**COMPITI DA SVOLGERE**.
#1 Le seguenti affermazioni concordano con il testo su Aspettando Godot? Per ciascuna rispondi sì o no e cita alla lettera le parole del testo che lo decidono.
(a) Il folle uomo accese la lanterna di sera.
(b) Vladimiro ed Estragone aspettano su una strada di campagna.
(c) Al mercato il folle uomo gridava «Cerco Dio!».
#2 Riprendi il testo su Aspettando Godot e proseguilo subito dopo la sua ultima battuta.

ASPETTANDO GODOT: OVVERO IL GIOCO DEL BUON
SENSO E DELLA LOGICA ICOERENZA.
(… mentre voi lo aspettate, io vado a cercarlo.)
CERCANDO GODOT UN’ATTESA INASPETTATA.
PRIMA
STANZA.
“Andiamocene.
Non
si può.
Perché?
Aspettiamo
Godot
Già,
è vero. (Pausa). Sei sicuro che sia qui?
Cosa?
Che
lo dobbiamo aspettare”.
(Aspettando Godot, Samuel Beckett,
Teatro, Einaudi ET, Torino)
"Avete
sentito di quel folle uomo che accese una lanterna alla chiara luce del
mattino, corse al mercato e si mise a gridare incessantemente: “Cerco Dio!
Cerco Dio!”. E poiché proprio là si trovavano raccolti molti di quelli che non
credevano in Dio, suscitò grandi risa.
“È
forse perduto?” disse uno. “Si è perduto come un bambino?” fece un altro.
“0ppure sta ben nascosto? Ha paura di noi? Si è imbarcato? È emigrato?” – gridavano
e ridevano in una gran confusione."
(La
gaia scienza, aforisma 125, F. Nietzsche, Opere, Adelphi PB, Milano)
IO.
Avrei potuto esordire così, con il gigantesco Nietzsche nel suo "La Gaia
Scienza": infatti ho esordito così, con il gigantesco Nietzsche nel suo
"La Gaia Scienza". /compiaciuto/
OI.
L'incipit è noto.
IO. /legge con enfasi/ Vladimiro ed Estragone stanno aspettando su una desolata
strada di campagna un certo "Signor Godot" - /Vladi ed Estra
sono anche chiamati: Didi e Gogo /.
Secondo gli studiosi più accreditati l’opera teatrale[1], più rilevante e significativa, di Samuel Beckett, sarebbe
proprio “Aspettando Godot” –
OI. /con un sospiro/ Beati
loro, a me, talvolta, non riesce neppure distinguere il significante dal
rilevante.

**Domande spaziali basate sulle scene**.
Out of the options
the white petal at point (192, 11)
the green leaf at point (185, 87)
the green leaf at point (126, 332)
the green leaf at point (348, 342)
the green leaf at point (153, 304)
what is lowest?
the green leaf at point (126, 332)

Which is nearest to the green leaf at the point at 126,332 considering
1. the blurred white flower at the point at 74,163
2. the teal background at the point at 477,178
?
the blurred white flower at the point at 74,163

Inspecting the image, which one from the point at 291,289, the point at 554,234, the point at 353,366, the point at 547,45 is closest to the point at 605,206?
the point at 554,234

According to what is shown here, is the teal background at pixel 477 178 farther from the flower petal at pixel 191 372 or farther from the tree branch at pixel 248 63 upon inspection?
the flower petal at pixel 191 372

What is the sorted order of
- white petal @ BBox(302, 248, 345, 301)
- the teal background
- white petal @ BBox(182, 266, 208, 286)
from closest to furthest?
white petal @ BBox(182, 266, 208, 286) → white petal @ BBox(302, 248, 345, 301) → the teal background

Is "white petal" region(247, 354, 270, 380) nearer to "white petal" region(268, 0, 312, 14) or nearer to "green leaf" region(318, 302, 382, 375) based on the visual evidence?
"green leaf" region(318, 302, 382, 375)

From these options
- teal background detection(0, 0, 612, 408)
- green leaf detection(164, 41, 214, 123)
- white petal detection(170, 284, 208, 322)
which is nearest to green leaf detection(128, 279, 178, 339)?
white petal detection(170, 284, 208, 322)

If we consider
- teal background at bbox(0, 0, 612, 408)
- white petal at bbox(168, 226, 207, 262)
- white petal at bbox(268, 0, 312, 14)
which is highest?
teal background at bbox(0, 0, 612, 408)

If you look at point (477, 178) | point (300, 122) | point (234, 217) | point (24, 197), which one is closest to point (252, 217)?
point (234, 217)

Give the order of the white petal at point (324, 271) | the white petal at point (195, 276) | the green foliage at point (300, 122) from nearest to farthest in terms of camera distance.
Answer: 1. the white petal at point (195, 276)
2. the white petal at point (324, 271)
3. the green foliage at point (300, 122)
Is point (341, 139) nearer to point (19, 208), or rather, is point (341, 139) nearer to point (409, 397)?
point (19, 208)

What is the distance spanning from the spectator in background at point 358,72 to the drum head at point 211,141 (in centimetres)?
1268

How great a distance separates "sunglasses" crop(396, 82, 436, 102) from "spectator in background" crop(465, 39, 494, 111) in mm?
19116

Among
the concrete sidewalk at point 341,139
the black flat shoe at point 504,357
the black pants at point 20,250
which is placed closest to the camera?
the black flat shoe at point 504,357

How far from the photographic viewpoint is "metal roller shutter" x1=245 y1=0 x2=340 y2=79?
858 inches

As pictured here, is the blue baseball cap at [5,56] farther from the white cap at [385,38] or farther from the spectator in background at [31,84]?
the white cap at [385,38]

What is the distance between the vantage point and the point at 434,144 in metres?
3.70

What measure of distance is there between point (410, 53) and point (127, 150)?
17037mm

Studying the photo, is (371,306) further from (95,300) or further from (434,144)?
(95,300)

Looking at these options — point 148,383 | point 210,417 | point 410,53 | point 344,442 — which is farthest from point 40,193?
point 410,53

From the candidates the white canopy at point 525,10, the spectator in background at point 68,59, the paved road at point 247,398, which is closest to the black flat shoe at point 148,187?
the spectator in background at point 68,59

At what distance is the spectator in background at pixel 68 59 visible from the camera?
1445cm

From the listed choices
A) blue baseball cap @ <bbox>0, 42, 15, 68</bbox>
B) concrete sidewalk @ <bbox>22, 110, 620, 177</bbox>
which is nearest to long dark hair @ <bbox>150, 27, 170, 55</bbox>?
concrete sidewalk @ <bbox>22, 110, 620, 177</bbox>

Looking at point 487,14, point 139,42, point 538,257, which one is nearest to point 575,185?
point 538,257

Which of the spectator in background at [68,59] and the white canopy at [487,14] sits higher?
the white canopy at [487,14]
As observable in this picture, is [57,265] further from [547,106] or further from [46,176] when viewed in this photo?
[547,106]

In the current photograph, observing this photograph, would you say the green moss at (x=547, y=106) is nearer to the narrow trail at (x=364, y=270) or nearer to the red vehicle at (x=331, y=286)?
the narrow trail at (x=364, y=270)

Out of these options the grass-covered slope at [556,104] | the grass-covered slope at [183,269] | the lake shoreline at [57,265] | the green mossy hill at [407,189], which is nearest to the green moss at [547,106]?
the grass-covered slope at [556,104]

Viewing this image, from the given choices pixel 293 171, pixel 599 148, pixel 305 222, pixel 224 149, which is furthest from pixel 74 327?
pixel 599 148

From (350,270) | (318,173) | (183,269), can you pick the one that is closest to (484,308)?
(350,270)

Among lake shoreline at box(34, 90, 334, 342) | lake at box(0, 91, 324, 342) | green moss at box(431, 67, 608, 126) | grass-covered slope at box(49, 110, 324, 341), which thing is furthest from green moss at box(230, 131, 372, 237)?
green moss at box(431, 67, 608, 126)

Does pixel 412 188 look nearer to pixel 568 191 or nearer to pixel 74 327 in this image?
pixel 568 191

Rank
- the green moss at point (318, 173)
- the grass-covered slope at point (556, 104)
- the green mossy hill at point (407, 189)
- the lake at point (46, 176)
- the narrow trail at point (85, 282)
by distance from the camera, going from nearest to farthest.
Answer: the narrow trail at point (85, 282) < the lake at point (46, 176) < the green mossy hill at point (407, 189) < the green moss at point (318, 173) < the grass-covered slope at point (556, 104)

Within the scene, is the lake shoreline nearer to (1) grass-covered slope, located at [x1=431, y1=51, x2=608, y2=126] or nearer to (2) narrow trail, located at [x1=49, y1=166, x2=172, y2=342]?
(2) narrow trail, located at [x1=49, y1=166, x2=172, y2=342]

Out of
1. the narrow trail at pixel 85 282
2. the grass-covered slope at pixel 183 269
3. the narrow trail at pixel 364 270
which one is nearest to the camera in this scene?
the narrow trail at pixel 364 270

**RISPOSTE PER COMPITO**.
#1
(a) No: «accese una lanterna alla chiara luce del mattino».
(b) Sì: «Vladimiro ed Estragone stanno aspettando su una desolata strada di campagna».
(c) Sì: «si mise a gridare incessantemente: “Cerco Dio!”».

#2
IO. Aspettando Godot è opera drammatica, costruita intorno
alla condizione dell'attesa, in un continuum tra giochi linguistici ed intenzionali rimbalzi
semantici dei significati.
OI. Quindi, a
sentir loro, gli “accreditatissimi”,
il tema del dramma sarebbe costruito intorno alla condizione dell'attesa,
mentre dal punto di vista dell’analitica del testo emergerebbero, di volta in
volta, giochi linguistici e rimbalzi semantici intenzionali, rispetto alle
significanze[2],
più o meno espliciti?
IO. Ci arriviamo, dammi fiato. Dunque dicevo: se le cose
stanno così i nostri Didi e Gogo, e noi con loro, saremmo più che legittimati a
starcene seduti in attesa: ma in attesa di che o, in questo caso, di chi? /alzando interrogante gli occhi al cielo/
OI. Beh, di Godot, è ovvio!
IO. Ovvio? Sei sicuro che sia davvero così? Se si, come fai
ad esserne sicuro e a partire da cosa lo sei? Voglio dire, stanno davvero in
questo modo le cose, “come questo
ragno e questo lume di luna tra i rami e così pure questo attimo e io stesso”? … /tra
sè e sé ma ad alta voce/ Per la verità sto cominciando a crederlo
anch’io.
OI.
Dio!, punto.
IO.
No, no, no, Dio non è stato punto da nulla, almeno credo che non lo sia stato;
il punto, appunto, è che, a guardar bene, in Inglese “God” significa Dio,
mentre "dot" si traduce con "punto".
OI.
Tu dici?
IO.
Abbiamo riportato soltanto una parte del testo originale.